In real-world practice, nearly one-third of RA patients with a cancer diagnosis were treated with systemic therapy in the immediate visit after malignancy diagnosis and a considerable percentage of malignancy survivors initiated biologic therapy within 3 years. The majority of bDMARD/tsDMARD initiations post-malignancy diagnosis was a TNFi.
指南建议,既往患有实体瘤的类风湿关节炎(RA)患者可按无此类病史患者进行治疗。这一建议基于有限的证据,且在癌症诊断后,风湿病医生和患者常常不愿开始或继续使用生物制剂治疗。本研究旨在描述癌症诊断后 RA 患者的真实世界中生物制剂的使用情况。
本分析纳入了 Corrona 登记研究中的 RA 患者,这些患者被诊断为患有实体瘤,且在诊断后 12 个月内至少有 1 次随访。估计了诊断后继续或开始使用生物/靶向合成疾病修饰抗风湿药物(bDMARD/tsDMARD)的患者比例。采用 Kaplan-Meier 法计算诊断后开始 bDMARD/tsDMARD 的中位时间,并采用寿命表法估计 6 个月时间间隔内开始生物治疗的比例。
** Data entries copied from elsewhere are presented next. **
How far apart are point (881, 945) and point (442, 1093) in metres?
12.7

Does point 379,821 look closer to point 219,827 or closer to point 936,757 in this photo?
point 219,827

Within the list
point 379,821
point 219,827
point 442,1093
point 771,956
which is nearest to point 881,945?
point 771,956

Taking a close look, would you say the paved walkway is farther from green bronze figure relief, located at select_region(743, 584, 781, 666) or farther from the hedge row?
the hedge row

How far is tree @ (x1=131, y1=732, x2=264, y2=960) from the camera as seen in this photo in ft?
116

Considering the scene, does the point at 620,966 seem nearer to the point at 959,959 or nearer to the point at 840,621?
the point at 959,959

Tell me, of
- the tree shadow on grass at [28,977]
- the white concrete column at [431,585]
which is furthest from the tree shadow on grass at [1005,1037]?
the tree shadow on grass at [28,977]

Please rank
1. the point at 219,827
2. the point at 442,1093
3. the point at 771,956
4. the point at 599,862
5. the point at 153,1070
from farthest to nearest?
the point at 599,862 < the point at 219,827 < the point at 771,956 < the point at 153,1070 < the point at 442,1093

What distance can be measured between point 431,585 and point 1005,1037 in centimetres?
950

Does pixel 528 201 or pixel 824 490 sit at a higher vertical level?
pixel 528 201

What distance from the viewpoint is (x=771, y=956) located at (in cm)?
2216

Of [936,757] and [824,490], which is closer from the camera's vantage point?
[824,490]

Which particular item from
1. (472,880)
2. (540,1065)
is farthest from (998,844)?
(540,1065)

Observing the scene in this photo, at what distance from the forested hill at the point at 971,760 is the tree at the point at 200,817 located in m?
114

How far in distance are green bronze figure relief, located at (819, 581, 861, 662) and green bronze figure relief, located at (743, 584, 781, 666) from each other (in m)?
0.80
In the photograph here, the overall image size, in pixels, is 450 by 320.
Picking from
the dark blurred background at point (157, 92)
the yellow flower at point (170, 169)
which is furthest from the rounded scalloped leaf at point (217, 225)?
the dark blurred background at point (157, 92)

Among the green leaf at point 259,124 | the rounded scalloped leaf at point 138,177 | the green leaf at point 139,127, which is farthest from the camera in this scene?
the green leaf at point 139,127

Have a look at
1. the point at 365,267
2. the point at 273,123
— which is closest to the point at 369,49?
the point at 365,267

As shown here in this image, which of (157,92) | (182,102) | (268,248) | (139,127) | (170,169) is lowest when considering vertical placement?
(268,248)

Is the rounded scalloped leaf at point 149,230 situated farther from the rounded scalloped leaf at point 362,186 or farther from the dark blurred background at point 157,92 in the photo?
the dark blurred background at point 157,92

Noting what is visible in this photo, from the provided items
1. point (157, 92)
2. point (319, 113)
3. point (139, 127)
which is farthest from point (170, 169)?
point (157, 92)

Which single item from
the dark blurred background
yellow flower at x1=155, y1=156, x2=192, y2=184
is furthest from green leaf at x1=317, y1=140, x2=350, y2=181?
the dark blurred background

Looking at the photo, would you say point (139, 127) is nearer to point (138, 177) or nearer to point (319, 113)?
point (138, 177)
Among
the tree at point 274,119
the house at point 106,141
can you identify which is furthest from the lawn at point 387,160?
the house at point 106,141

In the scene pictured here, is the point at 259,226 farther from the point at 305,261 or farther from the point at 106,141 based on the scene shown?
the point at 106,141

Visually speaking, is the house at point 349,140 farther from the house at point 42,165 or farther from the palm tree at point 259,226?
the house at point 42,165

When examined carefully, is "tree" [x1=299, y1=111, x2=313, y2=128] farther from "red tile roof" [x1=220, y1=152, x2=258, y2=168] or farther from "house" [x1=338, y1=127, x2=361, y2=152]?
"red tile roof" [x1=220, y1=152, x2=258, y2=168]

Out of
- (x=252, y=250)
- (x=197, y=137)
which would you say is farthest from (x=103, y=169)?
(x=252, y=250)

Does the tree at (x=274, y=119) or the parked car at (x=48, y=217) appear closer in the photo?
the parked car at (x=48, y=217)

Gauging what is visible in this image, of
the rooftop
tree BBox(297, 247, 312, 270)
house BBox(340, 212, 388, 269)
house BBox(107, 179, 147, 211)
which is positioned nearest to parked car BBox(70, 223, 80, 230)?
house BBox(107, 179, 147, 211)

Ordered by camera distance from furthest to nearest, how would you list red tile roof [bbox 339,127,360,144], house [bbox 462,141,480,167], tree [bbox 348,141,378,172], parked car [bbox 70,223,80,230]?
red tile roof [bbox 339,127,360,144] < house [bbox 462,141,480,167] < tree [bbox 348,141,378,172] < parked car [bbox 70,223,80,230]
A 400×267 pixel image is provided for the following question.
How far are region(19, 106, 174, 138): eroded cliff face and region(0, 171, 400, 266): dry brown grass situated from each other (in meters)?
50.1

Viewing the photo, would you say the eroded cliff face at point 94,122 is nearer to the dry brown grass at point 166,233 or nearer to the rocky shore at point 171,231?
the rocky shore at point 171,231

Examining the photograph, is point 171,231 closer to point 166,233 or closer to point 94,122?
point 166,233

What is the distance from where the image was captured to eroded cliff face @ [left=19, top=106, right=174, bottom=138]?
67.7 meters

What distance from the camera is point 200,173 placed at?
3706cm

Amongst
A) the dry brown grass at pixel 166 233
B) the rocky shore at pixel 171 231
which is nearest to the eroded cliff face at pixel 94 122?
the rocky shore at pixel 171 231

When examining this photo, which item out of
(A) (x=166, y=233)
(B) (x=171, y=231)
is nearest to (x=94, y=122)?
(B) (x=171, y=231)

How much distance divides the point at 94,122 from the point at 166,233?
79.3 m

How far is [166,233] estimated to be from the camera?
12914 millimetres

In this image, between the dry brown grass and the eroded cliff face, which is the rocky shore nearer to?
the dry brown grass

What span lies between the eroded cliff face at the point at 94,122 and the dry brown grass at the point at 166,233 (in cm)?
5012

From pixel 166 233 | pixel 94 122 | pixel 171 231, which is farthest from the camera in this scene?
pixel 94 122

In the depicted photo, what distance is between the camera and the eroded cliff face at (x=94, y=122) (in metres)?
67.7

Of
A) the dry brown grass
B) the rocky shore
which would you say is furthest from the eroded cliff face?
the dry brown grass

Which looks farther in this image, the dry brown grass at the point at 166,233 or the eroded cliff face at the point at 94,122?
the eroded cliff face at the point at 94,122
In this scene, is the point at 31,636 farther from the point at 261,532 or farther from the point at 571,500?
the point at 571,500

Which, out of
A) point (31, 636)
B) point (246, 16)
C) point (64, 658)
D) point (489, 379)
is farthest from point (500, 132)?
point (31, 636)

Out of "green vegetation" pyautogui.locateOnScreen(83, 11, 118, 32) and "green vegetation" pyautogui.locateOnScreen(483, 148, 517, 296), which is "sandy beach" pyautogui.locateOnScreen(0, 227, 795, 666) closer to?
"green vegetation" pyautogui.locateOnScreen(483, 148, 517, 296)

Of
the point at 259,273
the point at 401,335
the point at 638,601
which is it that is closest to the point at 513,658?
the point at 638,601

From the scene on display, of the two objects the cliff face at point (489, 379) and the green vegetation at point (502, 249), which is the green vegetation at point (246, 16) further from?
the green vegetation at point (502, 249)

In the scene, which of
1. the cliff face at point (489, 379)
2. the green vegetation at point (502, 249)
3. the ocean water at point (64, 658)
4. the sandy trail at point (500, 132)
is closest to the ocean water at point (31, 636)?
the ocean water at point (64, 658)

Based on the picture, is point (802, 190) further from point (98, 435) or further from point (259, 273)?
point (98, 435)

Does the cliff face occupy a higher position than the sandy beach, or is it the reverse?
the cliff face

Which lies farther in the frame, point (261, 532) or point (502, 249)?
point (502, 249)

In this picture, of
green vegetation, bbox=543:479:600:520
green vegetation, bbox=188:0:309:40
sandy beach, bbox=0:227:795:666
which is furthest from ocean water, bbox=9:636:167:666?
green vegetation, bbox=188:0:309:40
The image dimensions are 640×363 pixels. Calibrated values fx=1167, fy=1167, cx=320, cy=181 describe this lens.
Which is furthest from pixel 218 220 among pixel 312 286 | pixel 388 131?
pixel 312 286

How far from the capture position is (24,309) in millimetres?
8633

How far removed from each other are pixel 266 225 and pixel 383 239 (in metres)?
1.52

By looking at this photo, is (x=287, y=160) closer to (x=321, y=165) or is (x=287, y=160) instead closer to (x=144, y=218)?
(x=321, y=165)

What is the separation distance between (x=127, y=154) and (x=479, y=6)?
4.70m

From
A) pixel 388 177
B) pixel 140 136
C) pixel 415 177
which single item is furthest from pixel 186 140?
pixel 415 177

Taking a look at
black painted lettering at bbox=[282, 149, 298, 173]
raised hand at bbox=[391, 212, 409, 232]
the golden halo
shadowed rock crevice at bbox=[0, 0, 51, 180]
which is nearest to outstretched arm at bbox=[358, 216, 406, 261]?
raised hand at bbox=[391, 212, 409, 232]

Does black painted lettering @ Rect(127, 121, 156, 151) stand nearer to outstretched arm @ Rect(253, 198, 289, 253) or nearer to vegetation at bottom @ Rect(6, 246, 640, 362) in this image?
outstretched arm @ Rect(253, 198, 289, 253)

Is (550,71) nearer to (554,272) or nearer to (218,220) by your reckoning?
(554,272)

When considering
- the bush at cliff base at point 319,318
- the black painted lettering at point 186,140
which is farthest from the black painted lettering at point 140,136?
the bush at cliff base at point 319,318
共有 880 例患者符合纳入标准,总随访时间为 2585 人年。其中,367 例(41.7%)在恶性肿瘤前 12 个月内接受 bDMARD/tsDMARD 治疗,其中 270 例(30.7%)在首次诊断后就诊时接受此类药物治疗。44 例(5%)在 36 个月内更换了生物制剂,另外 90 例(10.2%)开始使用生物制剂。在随访期间,大多数 bDMARD/tsDMARD 的起始治疗药物为肿瘤坏死因子抑制剂(TNFi;53.5%)。
在真实世界实践中,近三分之一的癌症诊断 RA 患者在恶性肿瘤诊断后的首次就诊中接受了全身治疗,相当一部分癌症幸存者在 3 年内开始使用生物制剂治疗。恶性肿瘤诊断后开始 bDMARD/tsDMARD 治疗的主要药物为 TNFi。